Ob Job, Freizeit oder Partnerschaft – alles im Leben sollte auch etwas Vergnügen bereiten. Schließlich gehört Spaß auch zum glücklich sein. Deshalb denke  darüber nach, ob dich deine momentane Situation-so wie sie ist- zufrieden stellt. Ist das nicht der Fall, dann steht dein Wohlbefinden ab jetzt an erster Stelle. Also tu das, was dich erfreut und versinke in dem, was dich glücklich macht.

 

3. Lache ich genug?

Lachen ist bekanntlich die beste (und natürlichste) Medizin. Nicht umsonst arbeiten manche Therapien mittlerweile gezielt mit „grundlosem“ Lachen, um gegen Krankheiten und Depressionen vorgehen.Doch wie oft kommst du überhaupt dazu?  Manchmal übersieht man im täglichen Stress die Dinge und Menschen, die einen glücklich machen. Achte am Besten im Alltag einmal darauf.

 

4. Habe ich die richtigen Menschen um mich?

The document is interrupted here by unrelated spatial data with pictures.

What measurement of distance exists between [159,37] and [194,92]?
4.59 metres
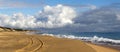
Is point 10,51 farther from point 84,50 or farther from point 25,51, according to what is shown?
point 84,50

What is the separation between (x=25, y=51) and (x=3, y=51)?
1.26 meters

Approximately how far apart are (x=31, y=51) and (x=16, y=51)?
88 cm

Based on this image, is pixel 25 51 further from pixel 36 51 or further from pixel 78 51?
pixel 78 51

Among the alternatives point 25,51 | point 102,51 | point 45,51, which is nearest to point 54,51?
point 45,51

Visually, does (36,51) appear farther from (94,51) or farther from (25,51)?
(94,51)

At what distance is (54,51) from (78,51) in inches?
57.7

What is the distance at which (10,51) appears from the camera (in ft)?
52.4

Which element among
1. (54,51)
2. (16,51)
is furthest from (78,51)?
(16,51)

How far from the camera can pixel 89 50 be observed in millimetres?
17438

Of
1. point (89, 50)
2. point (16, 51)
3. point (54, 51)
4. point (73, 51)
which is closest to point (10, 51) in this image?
point (16, 51)

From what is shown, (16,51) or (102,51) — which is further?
(102,51)

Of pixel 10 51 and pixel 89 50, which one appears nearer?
pixel 10 51

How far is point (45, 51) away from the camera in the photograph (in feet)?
55.1

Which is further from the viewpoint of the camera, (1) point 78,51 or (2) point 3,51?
(1) point 78,51
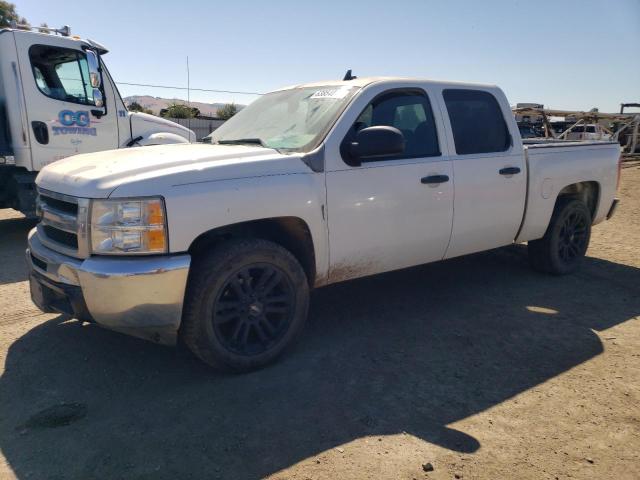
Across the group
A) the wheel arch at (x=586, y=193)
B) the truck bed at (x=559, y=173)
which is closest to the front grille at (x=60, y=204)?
the truck bed at (x=559, y=173)

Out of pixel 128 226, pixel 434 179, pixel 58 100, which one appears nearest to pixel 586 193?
pixel 434 179

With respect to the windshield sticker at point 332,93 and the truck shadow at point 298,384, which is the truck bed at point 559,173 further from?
the windshield sticker at point 332,93

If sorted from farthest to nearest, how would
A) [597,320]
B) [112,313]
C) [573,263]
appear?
[573,263] < [597,320] < [112,313]

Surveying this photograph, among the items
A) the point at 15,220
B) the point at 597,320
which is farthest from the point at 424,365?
the point at 15,220

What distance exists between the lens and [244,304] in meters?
3.35

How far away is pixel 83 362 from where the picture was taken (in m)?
3.55

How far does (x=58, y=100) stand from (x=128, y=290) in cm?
541

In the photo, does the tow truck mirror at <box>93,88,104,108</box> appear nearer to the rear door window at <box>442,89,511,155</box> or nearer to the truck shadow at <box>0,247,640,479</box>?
the truck shadow at <box>0,247,640,479</box>

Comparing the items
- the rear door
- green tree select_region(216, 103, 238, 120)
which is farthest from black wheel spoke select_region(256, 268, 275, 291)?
green tree select_region(216, 103, 238, 120)

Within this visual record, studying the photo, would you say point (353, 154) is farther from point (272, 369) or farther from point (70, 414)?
point (70, 414)

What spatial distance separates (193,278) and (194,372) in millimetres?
708

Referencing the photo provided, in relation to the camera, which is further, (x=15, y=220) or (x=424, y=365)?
(x=15, y=220)

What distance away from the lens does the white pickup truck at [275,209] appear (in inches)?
116

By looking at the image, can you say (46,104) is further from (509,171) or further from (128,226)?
(509,171)
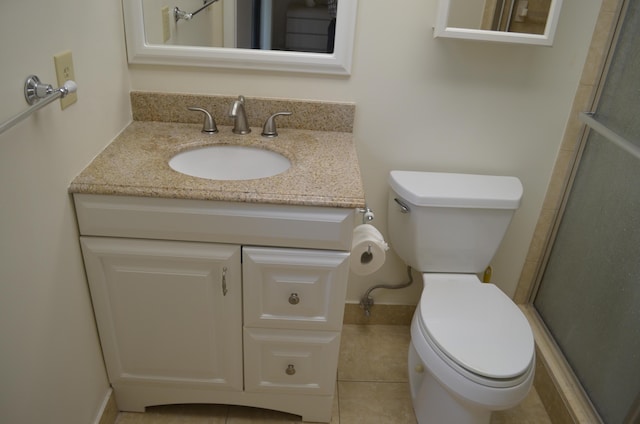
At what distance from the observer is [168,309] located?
1376mm

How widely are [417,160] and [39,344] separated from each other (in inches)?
50.0

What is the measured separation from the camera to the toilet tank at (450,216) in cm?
157

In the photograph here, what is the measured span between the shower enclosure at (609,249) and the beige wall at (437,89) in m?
0.12

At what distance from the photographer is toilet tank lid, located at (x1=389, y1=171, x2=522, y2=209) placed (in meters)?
1.56

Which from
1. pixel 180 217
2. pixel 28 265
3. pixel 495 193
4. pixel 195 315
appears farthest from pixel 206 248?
pixel 495 193

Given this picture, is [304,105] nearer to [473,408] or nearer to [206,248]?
[206,248]

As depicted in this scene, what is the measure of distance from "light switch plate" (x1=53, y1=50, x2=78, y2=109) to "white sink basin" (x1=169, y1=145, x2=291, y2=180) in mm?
395

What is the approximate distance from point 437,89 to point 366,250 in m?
0.63

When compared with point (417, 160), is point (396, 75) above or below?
above

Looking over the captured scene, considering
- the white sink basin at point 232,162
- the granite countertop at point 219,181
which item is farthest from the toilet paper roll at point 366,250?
the white sink basin at point 232,162

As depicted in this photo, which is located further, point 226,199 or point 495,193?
point 495,193

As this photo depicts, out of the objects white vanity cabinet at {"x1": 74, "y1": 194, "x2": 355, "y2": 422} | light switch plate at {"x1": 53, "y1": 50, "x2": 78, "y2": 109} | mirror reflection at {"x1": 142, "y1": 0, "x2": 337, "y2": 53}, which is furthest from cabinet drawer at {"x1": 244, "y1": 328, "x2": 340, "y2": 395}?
mirror reflection at {"x1": 142, "y1": 0, "x2": 337, "y2": 53}

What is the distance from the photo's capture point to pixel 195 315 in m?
1.39

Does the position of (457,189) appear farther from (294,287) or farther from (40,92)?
(40,92)
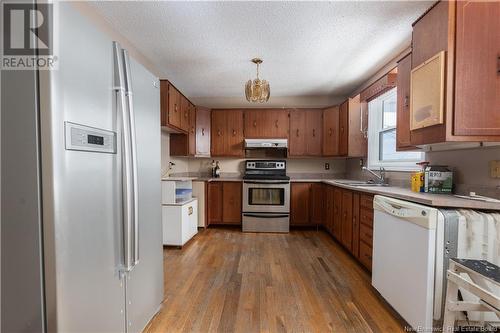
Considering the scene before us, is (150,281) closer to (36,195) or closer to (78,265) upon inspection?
(78,265)

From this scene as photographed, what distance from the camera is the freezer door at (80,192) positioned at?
2.76 feet

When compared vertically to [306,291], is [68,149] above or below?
above

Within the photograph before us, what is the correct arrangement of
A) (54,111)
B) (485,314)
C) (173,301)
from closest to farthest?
(54,111)
(485,314)
(173,301)

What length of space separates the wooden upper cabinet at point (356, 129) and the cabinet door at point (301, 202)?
3.05 ft

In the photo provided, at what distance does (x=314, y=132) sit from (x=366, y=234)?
227 centimetres

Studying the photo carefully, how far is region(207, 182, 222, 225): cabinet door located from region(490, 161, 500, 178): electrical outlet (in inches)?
131

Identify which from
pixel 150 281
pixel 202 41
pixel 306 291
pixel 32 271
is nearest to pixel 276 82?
pixel 202 41

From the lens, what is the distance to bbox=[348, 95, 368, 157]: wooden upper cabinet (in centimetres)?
350

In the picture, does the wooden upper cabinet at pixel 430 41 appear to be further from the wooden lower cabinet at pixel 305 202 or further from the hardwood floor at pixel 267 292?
the wooden lower cabinet at pixel 305 202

Das persönliche Glück kann man nicht immer nur selbst beeinflussen. Auch die Mitmenschen spielen hier eine tragende Rolle. Doch genauso wie uns Familie, Freunde und Co. fröhlich stimmen können, gibt es auch diejenigen, die einen herunterziehen und vom Glück abhalten. Welche Sorte Menschen hast du um dich? Sollten es mehr der zweiten Sorte sein, wird es wohl Zeit, auszumisten und sich mehr den „Glücksbringern“ hinzuwenden. Denn lieber eine handvoll guter Freunde, als eine Menge falscher.

 

5. Kann ich „nein“ sagen?

Spätestens seit Jim Carrey sind die Probleme eines „Ja-Sagers“ allseits bekannt. Nicht falsch verstehen- hilfsbereit zu sein, ist eine gute Eigenschaft. Doch wer ständig die Probleme und Aufgaben der Mitmenschen übernimmt, hat oftmals keine Zeit mehr, für das eigene Glück zu sorgen. Deshalb frage dich bewusst, wie oft du am Tag ja sagst, obwohl du am liebsten nein sagen würdest. Und nimm dir dann vor, gezielt nein zu sagen. Natürlich nicht zu allem, aber immerhin zu dem, was dich am glücklich sein hindert.